If an explicit AOT mode option is present, it must be one of AOTMode=auto or AOTMode=record. The default auto setting in this case implies record, which may also be specified explicitly if desired. The idea here is that when the user mentions an AOT cache output file, the AOT mode will automatically default to making a training run. What is more, the VM will then follow up with the necessary extra steps to create a new AOT cache.

Thus, we extend the meaning of the "automatic" AOT mode, which is already present by default. If a user runs a Java application, and the user also specifies an AOT cache output file (as an explicit command option), then the Java virtual machine automatically orchestrates a training run and also assembles an AOT cache when that training run exits, into the requested file.

The temporary AOT configuration information (necessarily communicated between the two activities) is managed in a temporary file, which may or may not be visible on the host file system. If the -XX:Aotconfiguration option is present on the command line, that file name will be used, and the file will be retained after the Java launcher exits. Otherwise, it will be deleted (if it ever existed) after exit.

Thus, the AOTMode and AOTConfiguration options are not needed for simple AOT cache creation. At a minimum, with the given set of default behaviors, an AOTCacheOutput option suffices to trigger creation of an AOT cache from a training run.

By default, the training run uses the same standard AOT cache installed with the java command. If an option is present like -XX:AOTCache=oldcache.aot (as defined by the previous JEP 483), then the specified file is read. In all modes which accept an AOT cache input using this option, as specified by JEP 483, a more explicit option like -XX:AOTCacheInput=oldcache.aot will also be accepted as a synonym. Before this JEP, the training run would use the less specific -XX:AOTCache=oldcache.aot for that purpose. If both options are present, the more explicit one takes effect.

Note that in AOTMode=create only, the -XX:AOTCache=newcache.aot option specifies an output AOT cache file, not an input. In that mode, the more direction may be specified explicitly as well, using the new option -XX:AOTCacheInput=newcache.aot.

The option -XX:AOTCacheInput=oldcache.aot is also useful for explicitly requesting an AOT cache input to a training run which is simultaneously reading an old cache and writing a new one. In that case, when both directions are explicit (AOTCacheInput, AOTCacheOutput) the less specific non-directional option AOTCache is ignored.

The preceding rules imply that an AOT cache is only written in two cases: With AOTMode=create, or with an explicit directional option like -XX:AOTCacheOutput=myapp.aot. Those two options can coexist in one command, of course.

Note that it is legal to specify the same file name for both input and output, in which case the VM takes care not to overwrite the AOT cache file before the training run is done with it. Specifying an AOT cache input to a training run is likely to help that training run launch faster. In the future, as AOT cache contents become richer and optimizations use more historical data, iterative accumulation of AOT caches are likely to become more important. The explicitly directional access to AOT caches, as provided by this JEP, makes a foundation for iterative workflows, in addition to the simplified "one-shot" workflows already described.

Alternatives

We could have invented a new AOT mode such as AOTMode=record+create to request the combined activity. But that would still leave ambiguity as to whether the -XX:AOTCache=myapp.aot file were to be read by training or not. In this hypothetical setting, the existing option -XX:AOTCache=myapp.aot would be insufficient to express the user's intentinons. For AOTMode=record, the option AOTCache=myapp.aot causes the training run to use a previously existing AOT cache, if the file exists. But for AOTMode=create, that option overwrites a pre-existing AOT cache with the newly assembled cache. These two meanings of AOTCache are incompatible, because they differ in direction.

Thus, having an explicit AOT output option is both necessary and sufficient to request the new behavior. Given that, we do not need a new AOTMode setting. Also, AOTMode=auto is a flexible default, that can readily support the new behavior.
++++++++
Rewrite the part of the passage on AOT cache creation that opens with the words "If an explicit" and closes with "new AOT cache.", changing "training run" to "training session" throughout. The items here have no connection to the passage on AOT cache creation.

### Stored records
++++++++
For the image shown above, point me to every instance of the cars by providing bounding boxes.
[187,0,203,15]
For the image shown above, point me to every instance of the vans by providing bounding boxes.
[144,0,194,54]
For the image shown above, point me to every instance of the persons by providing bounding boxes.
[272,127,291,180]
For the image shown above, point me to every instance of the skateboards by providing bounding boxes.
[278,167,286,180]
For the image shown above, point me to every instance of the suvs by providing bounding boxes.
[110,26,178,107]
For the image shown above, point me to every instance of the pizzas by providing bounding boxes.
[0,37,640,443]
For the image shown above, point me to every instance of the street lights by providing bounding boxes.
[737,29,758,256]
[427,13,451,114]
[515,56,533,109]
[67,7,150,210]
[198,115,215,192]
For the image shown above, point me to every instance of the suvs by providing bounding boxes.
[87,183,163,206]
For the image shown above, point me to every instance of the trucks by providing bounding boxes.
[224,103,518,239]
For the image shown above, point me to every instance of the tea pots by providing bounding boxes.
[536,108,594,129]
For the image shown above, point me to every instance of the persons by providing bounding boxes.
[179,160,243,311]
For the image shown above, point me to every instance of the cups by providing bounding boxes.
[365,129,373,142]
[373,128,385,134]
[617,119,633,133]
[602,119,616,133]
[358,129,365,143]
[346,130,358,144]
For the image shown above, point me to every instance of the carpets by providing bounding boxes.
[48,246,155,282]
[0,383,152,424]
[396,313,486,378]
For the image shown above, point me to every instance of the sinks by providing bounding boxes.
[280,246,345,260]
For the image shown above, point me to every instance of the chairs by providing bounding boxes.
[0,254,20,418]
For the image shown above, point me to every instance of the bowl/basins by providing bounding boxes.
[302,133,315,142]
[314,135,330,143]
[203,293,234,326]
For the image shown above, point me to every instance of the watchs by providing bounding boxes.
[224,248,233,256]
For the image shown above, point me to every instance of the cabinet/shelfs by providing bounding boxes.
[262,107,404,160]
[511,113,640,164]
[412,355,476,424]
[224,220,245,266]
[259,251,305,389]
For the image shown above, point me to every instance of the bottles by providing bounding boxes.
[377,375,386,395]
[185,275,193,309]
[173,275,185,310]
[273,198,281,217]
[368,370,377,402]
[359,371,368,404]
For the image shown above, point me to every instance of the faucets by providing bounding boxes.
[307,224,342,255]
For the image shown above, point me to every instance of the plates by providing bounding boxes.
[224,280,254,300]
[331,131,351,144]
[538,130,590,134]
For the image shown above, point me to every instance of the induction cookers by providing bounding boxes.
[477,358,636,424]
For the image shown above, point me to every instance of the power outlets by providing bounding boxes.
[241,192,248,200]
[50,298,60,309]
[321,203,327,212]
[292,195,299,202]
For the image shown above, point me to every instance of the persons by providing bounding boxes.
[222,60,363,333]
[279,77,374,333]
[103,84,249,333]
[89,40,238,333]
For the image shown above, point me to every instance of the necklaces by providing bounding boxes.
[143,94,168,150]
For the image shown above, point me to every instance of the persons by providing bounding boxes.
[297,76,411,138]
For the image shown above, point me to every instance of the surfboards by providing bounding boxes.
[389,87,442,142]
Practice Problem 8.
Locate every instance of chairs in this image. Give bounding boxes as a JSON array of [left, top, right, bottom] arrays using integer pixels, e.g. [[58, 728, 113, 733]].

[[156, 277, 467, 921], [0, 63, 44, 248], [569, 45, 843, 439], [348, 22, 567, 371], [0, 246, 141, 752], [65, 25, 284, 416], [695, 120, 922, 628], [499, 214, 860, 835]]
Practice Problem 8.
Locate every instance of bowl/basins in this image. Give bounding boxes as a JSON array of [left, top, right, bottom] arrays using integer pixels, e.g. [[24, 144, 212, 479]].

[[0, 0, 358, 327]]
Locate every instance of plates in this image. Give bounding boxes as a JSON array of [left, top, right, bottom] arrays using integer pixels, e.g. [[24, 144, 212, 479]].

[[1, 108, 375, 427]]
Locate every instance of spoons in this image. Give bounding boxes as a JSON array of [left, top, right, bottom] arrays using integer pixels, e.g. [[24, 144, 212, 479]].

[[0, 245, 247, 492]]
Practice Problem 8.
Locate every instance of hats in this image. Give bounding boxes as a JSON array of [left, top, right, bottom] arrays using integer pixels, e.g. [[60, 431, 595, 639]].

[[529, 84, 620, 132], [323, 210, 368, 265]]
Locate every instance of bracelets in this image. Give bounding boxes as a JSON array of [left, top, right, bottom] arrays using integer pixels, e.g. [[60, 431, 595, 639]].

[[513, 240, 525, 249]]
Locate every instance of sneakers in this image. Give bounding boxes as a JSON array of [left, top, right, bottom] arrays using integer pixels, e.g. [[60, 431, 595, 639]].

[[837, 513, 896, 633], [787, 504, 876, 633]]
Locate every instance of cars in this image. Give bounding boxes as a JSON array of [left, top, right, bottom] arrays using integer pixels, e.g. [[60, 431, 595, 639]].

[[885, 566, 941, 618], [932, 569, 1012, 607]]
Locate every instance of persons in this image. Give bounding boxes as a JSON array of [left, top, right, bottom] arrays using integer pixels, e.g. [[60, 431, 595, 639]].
++++++++
### ANSWER TO THE PROBLEM
If an explicit AOT mode option is present, it must be one of AOTMode=auto or AOTMode=record. The default auto setting in this case implies record, which may also be specified explicitly if desired. The idea here is that when the user mentions an AOT cache output file, the AOT mode will automatically default to making a training session. What is more, the VM will then follow up with the necessary extra steps to create a new AOT cache.